Interpolate Product Attributes

Question

Interpolate Product Attributes

I have a data set from a discrete choice task set that includes two alternatives with three attributes (brand, price, performance). From these data, I took 1,000 draws from the rear distribution, which I will then use to calculate utility and, ultimately, the share of preferences for each person and each draw.

Price and performance were tested at discrete levels (-.2, 0, .2) and (-.25, 0, .25), respectively. I need to be able to interpolate utility between tested attribute levels. Now suppose that linear interpolation is a reasonable statistical problem. In other words, what is the most efficient way to interpolate the price utility if I want to test a scenario with a price 10% lower? I could not come up with a smooth or efficient way to do interpolation. I applied the mapply () approach with the mdply function from plyr

Here are some data and my current approach:

library(plyr) #draws from posterior, 2 respondents, 2 draws each draw <- list(structure(c(-2.403, -2.295, 3.198, 1.378, 0.159, 1.531, 1.567, -1.716, -4.244, 0.819, -1.121, -0.622, 1.519, 1.731, -1.779, 2.84), .Dim = c(2L, 8L), .Dimnames = list(NULL, c("brand_1", "brand_2", "price_1", "price_2", "price_3", "perf_1", "perf_2", "perf_3"))), structure(c(-4.794, -2.147, -1.912, 0.241, 0.084, 0.31, 0.093, -0.249, 0.054, -0.042, 0.248, -0.737, -1.775, 1.803, 0.73, -0.505), .Dim = c(2L, 8L), .Dimnames = list(NULL, c("brand_1", "brand_2", "price_1", "price_2", "price_3", "perf_1", "perf_2", "perf_3")))) #define attributes for each brand: brand constant, price, performance b1 <- c(1, .15, .25) b2 <- c(2, .1, .2) #Create data.frame out of attribute lists. Wil use mdply to go through each interpolateCombos <- data.frame(xout = c(b1,b2), atts = rep(c("Brand", "Price", "Performance"), 2), i = rep(1:2, each = 3), stringsAsFactors = FALSE) #Find point along line. Tried approx(), but too slow findInt <- function(x1,x2,y1,y2,reqx) { range <- x2 - x1 diff <- reqx - x1 out <- y1 + ((y2 - y1)/range) * diff return(out) } calcInterpolate <- function(xout, atts, i){ if (atts == "Brand") { breaks <- 1:2 cols <- 1:2 } else if (atts == "Price"){ breaks <- c(-.2, 0, .2) cols <- 3:5 } else { breaks <- c(-.25, 0, .25) cols <- 6:8 } utils <- draw[[i]][, cols] if (atts == "Brand" | xout %in% breaks){ #Brand can't be interpolated or if level matches a break out <- data.frame(out = utils[, match(xout, breaks)]) } else{ #Must interpolate mi <- min(which(breaks <= xout)) ma <- max(which(breaks >= xout)) out <- data.frame(out = findInt(breaks[mi], breaks[ma], utils[, mi], utils[,ma], xout)) } out$draw <- 1:nrow(utils) return(out) } out <- mdply(interpolateCombos, calcInterpolate)

To provide the context of what I'm trying to do without interpolating attribute levels, here's how I do it.

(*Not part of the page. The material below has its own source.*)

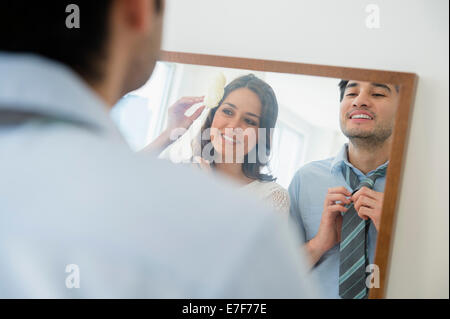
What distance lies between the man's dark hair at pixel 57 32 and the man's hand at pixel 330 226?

Note that brands are now defined in terms of column references. p1 and p2 refer to the product definition, u1 and u2 are utility, and s1, s2 are preferred shares for this draw.

Any push in the right direction would be appreciated. My real case has 10 products with 8 attributes each. In 10-kilo draws, my 8 GB ram crawls out, but I can’t get out of this rabbit hole that I dug myself.

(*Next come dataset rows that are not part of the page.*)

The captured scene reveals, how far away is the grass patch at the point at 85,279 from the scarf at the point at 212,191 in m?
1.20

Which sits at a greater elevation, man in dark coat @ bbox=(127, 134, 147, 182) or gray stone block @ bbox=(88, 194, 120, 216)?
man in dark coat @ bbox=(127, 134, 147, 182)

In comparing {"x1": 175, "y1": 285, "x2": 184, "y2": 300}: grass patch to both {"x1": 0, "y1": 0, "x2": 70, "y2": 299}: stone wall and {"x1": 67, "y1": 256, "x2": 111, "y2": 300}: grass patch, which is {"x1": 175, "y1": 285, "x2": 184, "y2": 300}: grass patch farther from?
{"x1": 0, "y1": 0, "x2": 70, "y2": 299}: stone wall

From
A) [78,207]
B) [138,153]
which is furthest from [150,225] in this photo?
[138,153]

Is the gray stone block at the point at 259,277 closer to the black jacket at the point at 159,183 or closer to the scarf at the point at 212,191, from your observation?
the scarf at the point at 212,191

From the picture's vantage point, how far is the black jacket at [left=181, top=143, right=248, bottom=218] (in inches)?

 p1 <- c(1,2,1) p2 <- c(2,1,2) FUN <- function(x, p1, p2) { bases <- c(0,2,5) u1 <- rowSums(x[, bases + p1]) u2 <- rowSums(x[, bases + p2]) sumExp <- exp(u1) + exp(u2) s1 <- exp(u1) / sumExp s2 <- exp(u2) / sumExp return(cbind(s1,s2)) } lapply(draw, FUN, p1 = p1, p2 = p2) [[1]] s1 s2 [1,] 0.00107646039 0.9989235 [2,] 0.00009391749 0.9999061 [[2]] s1 s2 [1,] 0.299432858 0.7005671 [2,] 0.004123175 0.9958768

+58

r

Chase Oct 26 '11 at 4:50

source share

1 answer

Cris Stringfellow · Answer 1 · 2012-02-08 17:44

A somewhat unconventional way to get what you want is to build a global ranking of all your products using your 10k draws.

Use each draw as a source of binary competitions between 10 products and summarize the results of these competitions for all the draws.

This will give you the final leaderboard for your 10 products. From this, you have relative utility for all consumers, or you can assign an absolute value based on the number of winnings (and, optionally, the "strength" of the alternative in each competition) for each product.

If you want to test a new product with a different attribute profile, find its sparse (st) representation as a vector sum of (weighted) other product samples, and you can start the contest again with a probability of winning weighted by the contribution of the weight of the component attribute vectors.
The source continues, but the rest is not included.